# EXTRACT TO READ
◇ ◇ ◇ ◇ ◇ ◇ ◇

At Big Squirrel we believe that “cracking the nut”  for your brand is based on talking to people. It’s about spending time with consumers in the environments where they live, breathe and interact with your category, your competitors and your brand. It involves revealing truths that lie beneath the surface of what someone says, getting to the heart of what they really mean.

We don’t come to the table with a hypothesis, assumption or guided questions that manipulate responses. Instead, we engage in meaningful conversation with you and your consumers to develop a deep understanding of the challenges your brand faces. We then reach into our bag of tools and ask probing questions that inspire people to thoughtfully consider their own reality in new ways. We observe the unscripted product and brand interactions people have in real-time, in real life settings.

To truly gain a competitive advantage for your brand, you must push hard to get beneath the surface. We look for patterns that identify what unites people–no matter their lifestyle or demographics. We identify what is trending and what driving these trends, taking into account how these findings and insights translate across cultures, whether it is Atlanta, Georgia or Tbilisi, Georgia.

Brands who come to Big Squirrel aren’t looking to get more data on their consumer or product experience. They’re not trying to gauge brand loyalty to complete a report. Our clients are looking to master the understanding of their market to create a deeper impact across the entire brand. Ultimately, action must be taken from the results of our research, so we focus on identifying how to create deeper connections and more meaningful relationships with people.

Our projects are designed to use a proven ethnographic approach to move brands closer to their consumers. Taking a deep look at your brand through the lens of a qualitative approach might look something like this:

Industry at Large

  • Who is innovating in the industry?

◇ ◇ ◇ ◇ ◇ ◇ ◇

# DATASET ROWS
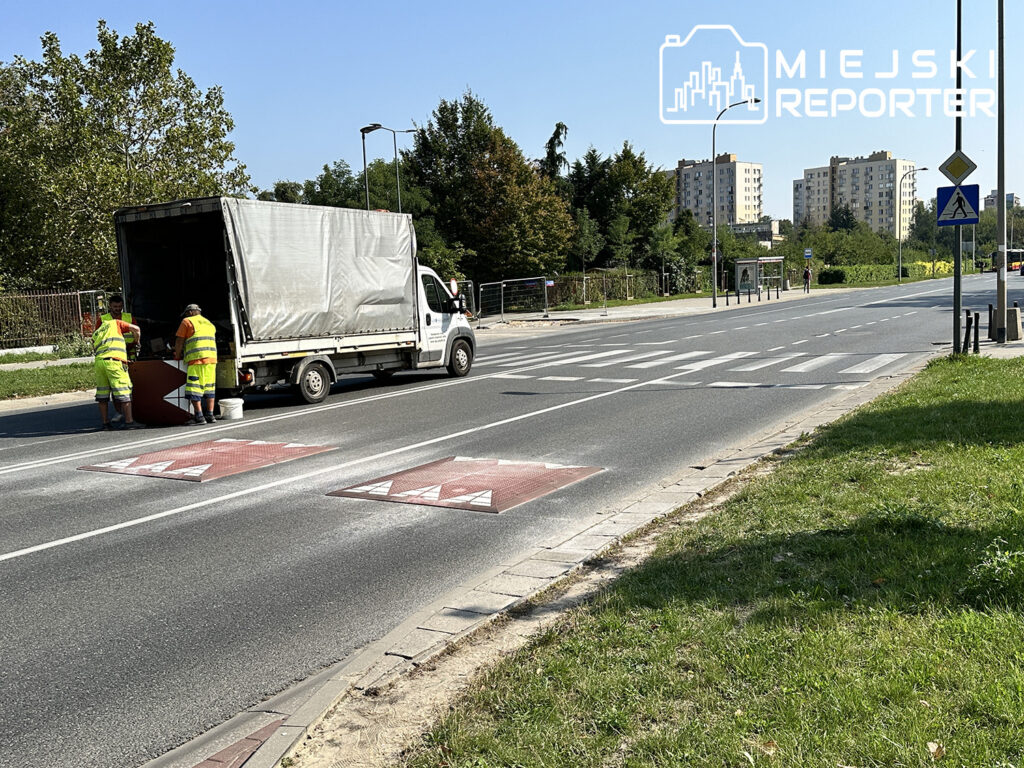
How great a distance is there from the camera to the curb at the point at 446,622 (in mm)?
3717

◇ ◇ ◇ ◇ ◇ ◇ ◇

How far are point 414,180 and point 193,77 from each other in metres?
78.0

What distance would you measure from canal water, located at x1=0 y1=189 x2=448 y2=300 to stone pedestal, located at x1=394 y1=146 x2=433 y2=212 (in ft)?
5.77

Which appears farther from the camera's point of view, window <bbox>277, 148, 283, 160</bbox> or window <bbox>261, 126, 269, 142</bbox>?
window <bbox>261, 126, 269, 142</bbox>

◇ ◇ ◇ ◇ ◇ ◇ ◇

# WHAT TO DO
a - Duplicate the passage of the Big Squirrel text that begins at the words "At Big Squirrel" and ends after the words "real life settings.".
b - According to the Big Squirrel text, what kind of approach are the company's projects designed to use to move brands closer to their consumers?
c - Carry the Big Squirrel text forward from its final line, "Who is innovating in the industry?"

# ANSWERS TO THE TASKS
a -
At Big Squirrel we believe that “cracking the nut”  for your brand is based on talking to people. It’s about spending time with consumers in the environments where they live, breathe and interact with your category, your competitors and your brand. It involves revealing truths that lie beneath the surface of what someone says, getting to the heart of what they really mean.

We don’t come to the table with a hypothesis, assumption or guided questions that manipulate responses. Instead, we engage in meaningful conversation with you and your consumers to develop a deep understanding of the challenges your brand faces. We then reach into our bag of tools and ask probing questions that inspire people to thoughtfully consider their own reality in new ways. We observe the unscripted product and brand interactions people have in real-time, in real life settings.

b - A proven ethnographic approach.

c -
  • What larger global trends may affect your industry positively or negatively either in the immediate future or in the long-term?
  • What category conventions can you challenge and change?
  • Are their cultural, regional or national issues on the horizon that could have a major impact on your company?
  • What can you learn from other brands outside your category?
  • What does it take to be a thought-leader in your industry?

Target Market

  • What is the personal effect your product or service provides?
  • How does your loyal consumer perceive your brand? How is this different from other consumers?
  • What are the triggers that motivate consumers to engage with your brand? What are the hurdles that prevent engagement?
  • Will your brand equity translate to a new generation of people or will your marketing message need revision?
  • Are your marketing messages effective across the entirety of your brand footprint?
  • How are influencers eroding your brand position?
  • Is your target market changing?
  • Is you brand promise still relevant to your most loyal buyer?
  • Outside your category, who is doing the best job reaching this target market and what are they doing?


  • Who do your consumers perceive as your actual competitor(s)?
  • Is there a dominant competitor in your market?
  • How does your company deliver your solution to the target market differently than your competitors?
  • Is another company or approach to what you provide currently disrupting your established flow of consumers?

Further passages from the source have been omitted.